# [GIVEN TASK A]
Using the news briefs below, decide whether each statement agrees with them: (i) the new protests in Madagascar were to begin on Monday; (ii) Chávez said he would pay the mill operators in cash; (iii) Rajoelina spoke of resuming talks with Ravalomanana. For each one, answer yes or no and quote the words of the news briefs that settle it.
# [GIVEN TASK B]
Carry on the news briefs below, picking up right after their final sentence.

# [SUPPLIED TEXT]
>> Begin
A new round of daily antigovernment protests was planned by Madagascar's opposition leader, beginning Monday and continuing "until we end this dictatorship." Andry Rajoelina did not speak of resuming talks with his rival, President Marc Ravalomanana, although special UN envoy Haile Mankerios said late Friday the two have assured him that they remain committed to resolving their bitter power struggle through negotiations.

Army units in Venezuela were ordered to seize the nation's rice mills, the first such move by President Hugo Chávez since winning a referendum last month that will allow him to run for reelection as often as he wishes. Chávez said mill operators have refused to observe price controls set by his government and that he'd compensate them with bonds rather than cash, in contrast to other industries he has nationalized.
>> End
# [DATASET ENTRIES]
>> Begin
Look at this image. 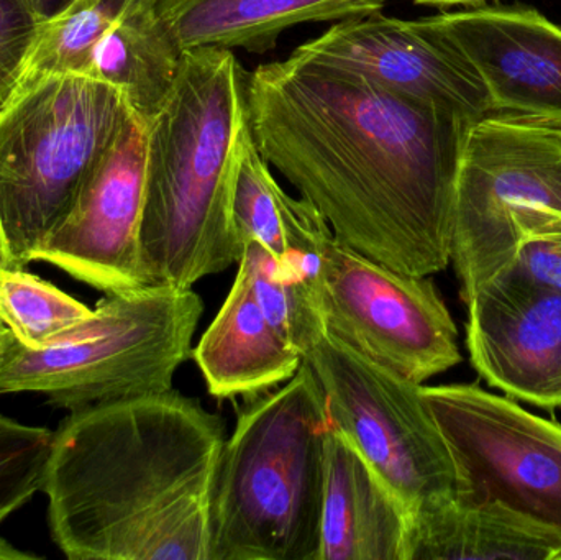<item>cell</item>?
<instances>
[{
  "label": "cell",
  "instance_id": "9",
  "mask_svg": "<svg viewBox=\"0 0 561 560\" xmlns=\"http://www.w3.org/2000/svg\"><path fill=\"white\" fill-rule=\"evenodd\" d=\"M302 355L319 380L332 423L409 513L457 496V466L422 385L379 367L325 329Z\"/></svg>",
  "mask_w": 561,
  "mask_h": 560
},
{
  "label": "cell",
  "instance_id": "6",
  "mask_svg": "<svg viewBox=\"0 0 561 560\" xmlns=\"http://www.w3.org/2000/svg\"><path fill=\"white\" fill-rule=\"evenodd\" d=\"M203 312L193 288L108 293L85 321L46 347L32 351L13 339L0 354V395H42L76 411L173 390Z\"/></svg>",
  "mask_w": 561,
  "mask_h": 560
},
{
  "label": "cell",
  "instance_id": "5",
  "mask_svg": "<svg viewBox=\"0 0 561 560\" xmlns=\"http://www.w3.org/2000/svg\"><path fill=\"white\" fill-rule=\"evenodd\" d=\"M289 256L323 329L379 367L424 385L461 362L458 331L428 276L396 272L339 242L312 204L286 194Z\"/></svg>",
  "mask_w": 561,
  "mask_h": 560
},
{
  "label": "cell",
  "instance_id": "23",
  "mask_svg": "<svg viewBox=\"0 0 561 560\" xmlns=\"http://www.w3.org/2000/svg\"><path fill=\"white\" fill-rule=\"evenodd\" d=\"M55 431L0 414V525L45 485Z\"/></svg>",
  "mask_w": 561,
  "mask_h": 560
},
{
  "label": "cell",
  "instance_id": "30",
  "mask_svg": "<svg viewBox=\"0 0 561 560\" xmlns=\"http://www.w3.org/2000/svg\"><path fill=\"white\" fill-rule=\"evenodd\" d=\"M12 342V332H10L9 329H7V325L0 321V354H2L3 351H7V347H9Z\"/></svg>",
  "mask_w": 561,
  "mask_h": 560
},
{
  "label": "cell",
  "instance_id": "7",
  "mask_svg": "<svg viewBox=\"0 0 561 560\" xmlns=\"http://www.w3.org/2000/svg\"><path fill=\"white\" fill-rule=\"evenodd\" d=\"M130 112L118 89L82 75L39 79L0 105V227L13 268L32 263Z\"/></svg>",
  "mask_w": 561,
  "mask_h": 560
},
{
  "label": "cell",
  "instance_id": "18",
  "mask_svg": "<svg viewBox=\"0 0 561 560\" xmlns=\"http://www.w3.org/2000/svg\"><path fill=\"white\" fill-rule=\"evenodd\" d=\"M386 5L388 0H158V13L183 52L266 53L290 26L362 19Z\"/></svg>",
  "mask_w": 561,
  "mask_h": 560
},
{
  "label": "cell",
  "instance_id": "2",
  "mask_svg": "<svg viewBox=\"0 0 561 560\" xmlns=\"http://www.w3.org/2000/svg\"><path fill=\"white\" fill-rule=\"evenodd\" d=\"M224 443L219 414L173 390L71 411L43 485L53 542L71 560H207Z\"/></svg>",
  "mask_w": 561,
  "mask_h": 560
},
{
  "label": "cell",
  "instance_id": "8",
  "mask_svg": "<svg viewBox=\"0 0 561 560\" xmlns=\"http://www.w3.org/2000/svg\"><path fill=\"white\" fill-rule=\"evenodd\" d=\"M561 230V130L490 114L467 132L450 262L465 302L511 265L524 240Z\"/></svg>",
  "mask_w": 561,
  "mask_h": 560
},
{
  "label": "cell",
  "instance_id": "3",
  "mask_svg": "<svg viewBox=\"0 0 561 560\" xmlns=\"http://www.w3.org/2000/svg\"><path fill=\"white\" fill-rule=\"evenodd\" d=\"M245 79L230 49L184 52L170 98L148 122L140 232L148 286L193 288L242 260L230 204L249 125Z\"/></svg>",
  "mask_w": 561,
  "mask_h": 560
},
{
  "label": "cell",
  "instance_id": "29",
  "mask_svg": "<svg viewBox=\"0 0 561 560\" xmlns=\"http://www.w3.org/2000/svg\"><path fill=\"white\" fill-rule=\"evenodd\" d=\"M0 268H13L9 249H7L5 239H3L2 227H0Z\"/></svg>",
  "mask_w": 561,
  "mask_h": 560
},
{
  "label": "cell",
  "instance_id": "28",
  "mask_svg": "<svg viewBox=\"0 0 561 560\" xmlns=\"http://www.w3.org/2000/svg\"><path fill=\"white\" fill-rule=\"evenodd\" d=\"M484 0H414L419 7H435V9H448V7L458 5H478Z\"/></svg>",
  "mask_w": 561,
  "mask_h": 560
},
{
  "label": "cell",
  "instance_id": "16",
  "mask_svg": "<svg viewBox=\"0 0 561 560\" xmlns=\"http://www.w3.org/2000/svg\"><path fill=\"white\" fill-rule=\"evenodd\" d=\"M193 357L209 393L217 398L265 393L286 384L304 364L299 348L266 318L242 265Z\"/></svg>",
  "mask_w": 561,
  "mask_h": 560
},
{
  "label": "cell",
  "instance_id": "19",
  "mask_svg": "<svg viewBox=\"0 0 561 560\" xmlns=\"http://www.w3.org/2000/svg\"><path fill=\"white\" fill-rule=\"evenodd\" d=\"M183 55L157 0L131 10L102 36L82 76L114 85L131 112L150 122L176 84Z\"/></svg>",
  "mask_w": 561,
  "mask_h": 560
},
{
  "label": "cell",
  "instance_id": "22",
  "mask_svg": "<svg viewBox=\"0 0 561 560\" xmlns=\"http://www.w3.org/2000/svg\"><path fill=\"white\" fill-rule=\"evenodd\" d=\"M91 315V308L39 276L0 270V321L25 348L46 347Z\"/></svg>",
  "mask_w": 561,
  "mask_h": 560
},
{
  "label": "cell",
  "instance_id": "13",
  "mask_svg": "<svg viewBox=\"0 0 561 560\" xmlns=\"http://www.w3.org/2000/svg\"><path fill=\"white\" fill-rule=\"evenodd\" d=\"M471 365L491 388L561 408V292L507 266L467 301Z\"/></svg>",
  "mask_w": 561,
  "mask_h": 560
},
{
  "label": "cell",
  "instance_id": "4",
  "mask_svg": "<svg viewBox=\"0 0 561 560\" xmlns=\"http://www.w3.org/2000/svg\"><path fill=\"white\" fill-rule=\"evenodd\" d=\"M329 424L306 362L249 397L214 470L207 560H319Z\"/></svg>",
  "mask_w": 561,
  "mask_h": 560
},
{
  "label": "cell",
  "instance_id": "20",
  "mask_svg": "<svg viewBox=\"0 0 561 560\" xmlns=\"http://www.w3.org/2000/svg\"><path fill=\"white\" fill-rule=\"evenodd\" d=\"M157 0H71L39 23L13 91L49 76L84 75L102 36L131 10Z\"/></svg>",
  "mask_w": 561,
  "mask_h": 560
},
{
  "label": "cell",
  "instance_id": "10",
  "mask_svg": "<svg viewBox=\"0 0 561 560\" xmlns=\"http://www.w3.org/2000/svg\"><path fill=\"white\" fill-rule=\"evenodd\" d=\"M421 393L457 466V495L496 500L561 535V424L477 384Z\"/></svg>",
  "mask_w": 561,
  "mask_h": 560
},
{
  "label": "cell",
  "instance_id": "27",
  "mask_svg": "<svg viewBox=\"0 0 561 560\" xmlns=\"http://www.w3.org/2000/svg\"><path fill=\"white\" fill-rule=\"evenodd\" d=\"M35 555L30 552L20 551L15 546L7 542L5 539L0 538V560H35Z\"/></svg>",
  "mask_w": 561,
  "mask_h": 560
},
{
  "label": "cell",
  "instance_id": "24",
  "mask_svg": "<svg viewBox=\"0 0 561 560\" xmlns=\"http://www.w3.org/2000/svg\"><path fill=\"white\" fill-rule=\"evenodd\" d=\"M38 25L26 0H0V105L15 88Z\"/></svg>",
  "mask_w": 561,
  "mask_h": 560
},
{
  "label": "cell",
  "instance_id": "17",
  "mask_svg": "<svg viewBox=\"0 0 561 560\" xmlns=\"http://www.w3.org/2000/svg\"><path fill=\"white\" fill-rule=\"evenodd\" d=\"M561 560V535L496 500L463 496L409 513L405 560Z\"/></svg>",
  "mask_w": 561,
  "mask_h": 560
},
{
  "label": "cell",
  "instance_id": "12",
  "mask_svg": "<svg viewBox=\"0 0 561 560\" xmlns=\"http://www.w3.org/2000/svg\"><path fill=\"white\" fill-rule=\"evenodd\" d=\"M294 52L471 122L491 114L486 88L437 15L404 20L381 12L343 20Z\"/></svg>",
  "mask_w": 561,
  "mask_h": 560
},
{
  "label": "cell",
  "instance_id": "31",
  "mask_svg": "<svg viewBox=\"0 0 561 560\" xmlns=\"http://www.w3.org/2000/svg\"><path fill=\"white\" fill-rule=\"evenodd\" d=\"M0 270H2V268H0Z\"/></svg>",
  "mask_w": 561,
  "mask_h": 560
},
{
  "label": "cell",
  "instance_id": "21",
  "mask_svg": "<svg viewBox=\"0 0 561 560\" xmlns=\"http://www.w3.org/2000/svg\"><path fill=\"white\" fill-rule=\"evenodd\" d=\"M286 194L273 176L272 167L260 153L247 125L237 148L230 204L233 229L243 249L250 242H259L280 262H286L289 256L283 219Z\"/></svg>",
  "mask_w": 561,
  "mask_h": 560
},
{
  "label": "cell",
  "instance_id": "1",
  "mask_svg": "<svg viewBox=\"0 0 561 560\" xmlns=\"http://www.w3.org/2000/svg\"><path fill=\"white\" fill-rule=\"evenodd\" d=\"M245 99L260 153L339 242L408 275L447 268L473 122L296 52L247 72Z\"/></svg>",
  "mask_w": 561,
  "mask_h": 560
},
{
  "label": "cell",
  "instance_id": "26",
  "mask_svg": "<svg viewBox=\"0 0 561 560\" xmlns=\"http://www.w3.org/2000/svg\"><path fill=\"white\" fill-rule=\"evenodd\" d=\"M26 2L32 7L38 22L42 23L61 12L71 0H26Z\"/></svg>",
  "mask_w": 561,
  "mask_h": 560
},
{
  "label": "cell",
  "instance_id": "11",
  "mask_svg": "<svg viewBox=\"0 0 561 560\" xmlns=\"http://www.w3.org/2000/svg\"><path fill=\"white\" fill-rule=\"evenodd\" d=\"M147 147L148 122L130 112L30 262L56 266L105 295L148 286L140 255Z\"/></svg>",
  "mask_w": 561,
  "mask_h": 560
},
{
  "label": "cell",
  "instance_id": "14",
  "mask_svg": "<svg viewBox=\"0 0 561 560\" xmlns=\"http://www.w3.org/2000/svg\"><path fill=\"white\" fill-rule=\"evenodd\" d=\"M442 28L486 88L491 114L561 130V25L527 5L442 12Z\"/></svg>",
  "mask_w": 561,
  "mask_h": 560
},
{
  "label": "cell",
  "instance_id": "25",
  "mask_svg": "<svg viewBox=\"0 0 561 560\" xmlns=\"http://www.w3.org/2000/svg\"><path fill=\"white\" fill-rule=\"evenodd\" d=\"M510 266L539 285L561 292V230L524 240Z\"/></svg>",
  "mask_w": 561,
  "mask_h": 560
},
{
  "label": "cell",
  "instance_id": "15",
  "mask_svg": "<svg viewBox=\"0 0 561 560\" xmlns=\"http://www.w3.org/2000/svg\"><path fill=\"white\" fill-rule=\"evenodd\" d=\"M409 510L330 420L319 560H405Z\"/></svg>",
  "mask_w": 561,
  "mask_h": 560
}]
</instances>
>> End
# [WRITTEN ANSWER A]
(i) Yes: "beginning Monday and continuing "until we end this dictatorship.""
(ii) No: "he'd compensate them with bonds rather than cash"
(iii) No: "Andry Rajoelina did not speak of resuming talks with his rival"

# [WRITTEN ANSWER B]
Optimistic government officials on the French Caribbean island of Guadeloupe projected that the general strike – now in its sixth week – would end Monday. But union leaders told the BBC that the shutdown will continue until the spiraling cost of living is addressed, even though they and business owners signed a deal last week that grants low-wage employees a $253-a-month supplement. Among issues yet to be resolved: lower rents for public housing.

Saying, "There's no way around this," German automaker Volkswagen announced over the weekend that all 16,500 of its temporary employees will lose their jobs by year's end. But full-time workers are safe "for the moment," and there are no plans to halt construction of a new assembly plant in the US, it said. If necessary, the automaker said it could shorten the workweek from 35 hours to 28.